■ WORK ITEM
Leave every picture out, and write out the remaining entries exactly.

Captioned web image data
::::::::

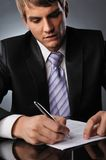 Businessman signing a contract Royalty Free Stock Photos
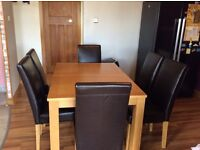 Beech extended dinning table and 6high back leather chairs excellent condition £199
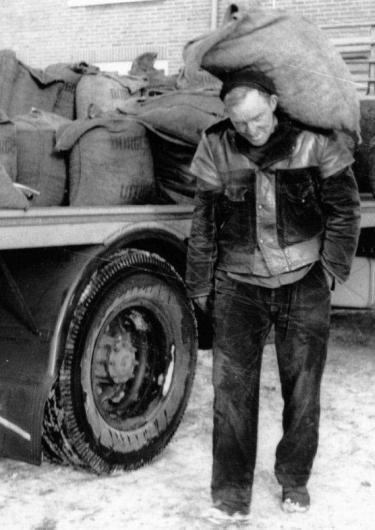 Man met werkkleding aan met zak op rug, Een kolensjouwer in Groningen in 1963 met een broek en een jas van ijzersterk manchester. Foto (uitsnede): Fotobedrijf Piet Boonstra, www.beeldbankgroningen.nl
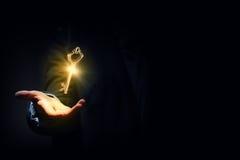 Key to success. Close up of human hand holding golden key Stock Photos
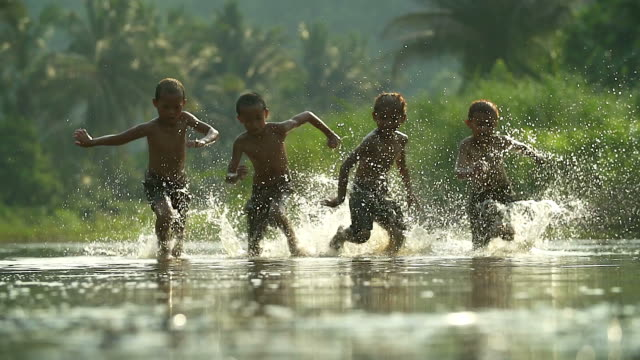 asian boys having fun playing in the river with splashing water together.(slow motion) - povertà video stock e b–roll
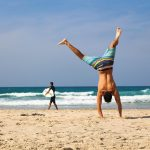 handstand man workout on beach vacation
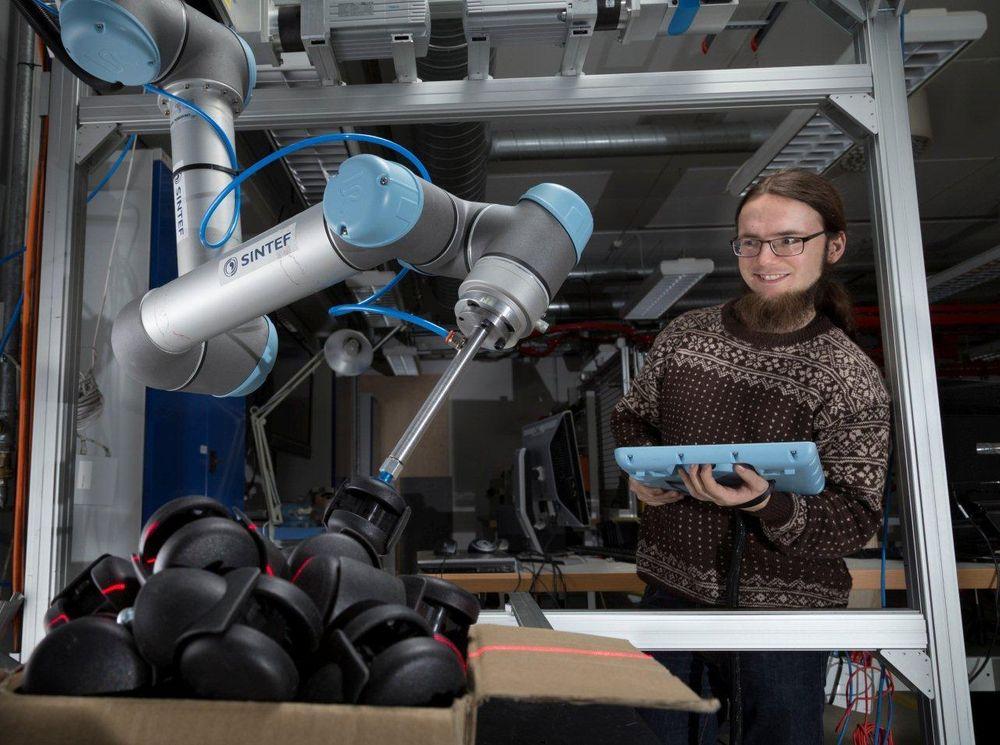 SINTEF-forsker Sigurd Albrektsen følger med når roboten plukker stolhjul fra en kasse. De optiske sensorene som styrer robotarmen er montert i en annen robot.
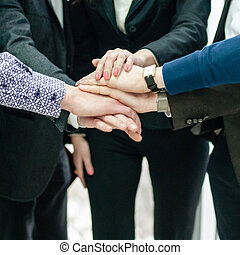 Closeup portrait of group of business people with hands...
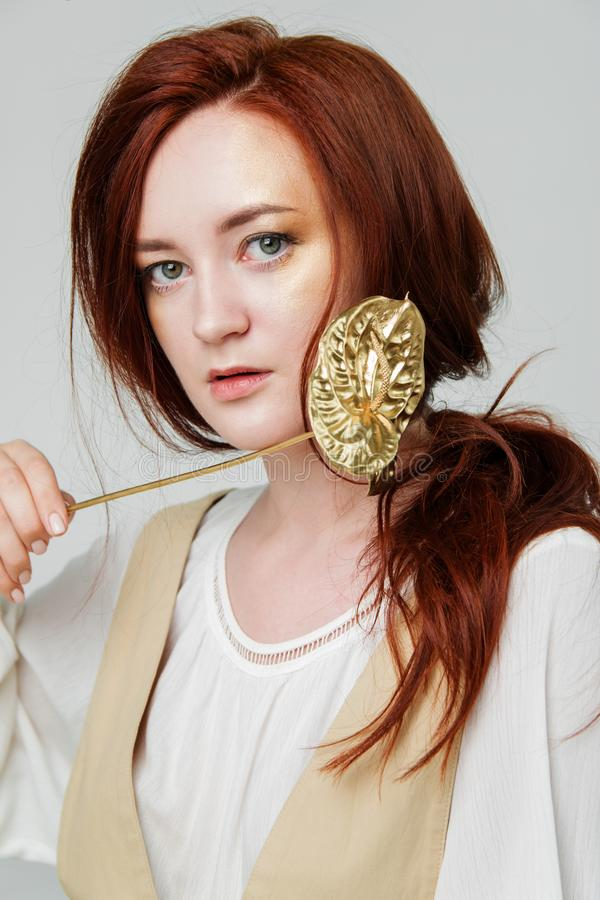Young beautiful woman has red hair creative gold make up are posing in a studio with flowers stock photo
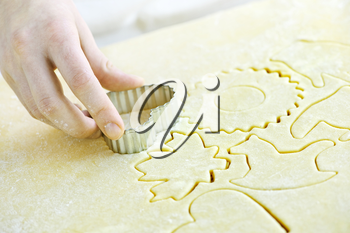 Cutting cookie shapes in rolled dough with cutter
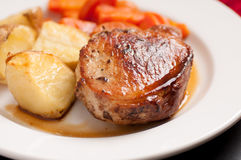 Apple stuffed pork chop. Pork chop stuffed with apple with potatoes and carrots royalty free stock photos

::::::::

■ RESULT OF THIS EXERCISE
 Businessman signing a contract Royalty Free Stock Photos
 Beech extended dinning table and 6high back leather chairs excellent condition £199
 Man met werkkleding aan met zak op rug, Een kolensjouwer in Groningen in 1963 met een broek en een jas van ijzersterk manchester. Foto (uitsnede): Fotobedrijf Piet Boonstra, www.beeldbankgroningen.nl
 Key to success. Close up of human hand holding golden key Stock Photos
 asian boys having fun playing in the river with splashing water together.(slow motion) - povertà video stock e b–roll
 handstand man workout on beach vacation
 SINTEF-forsker Sigurd Albrektsen følger med når roboten plukker stolhjul fra en kasse. De optiske sensorene som styrer robotarmen er montert i en annen robot.
 Closeup portrait of group of business people with hands...
Young beautiful woman has red hair creative gold make up are posing in a studio with flowers stock photo
 Cutting cookie shapes in rolled dough with cutter
 Apple stuffed pork chop. Pork chop stuffed with apple with potatoes and carrots royalty free stock photos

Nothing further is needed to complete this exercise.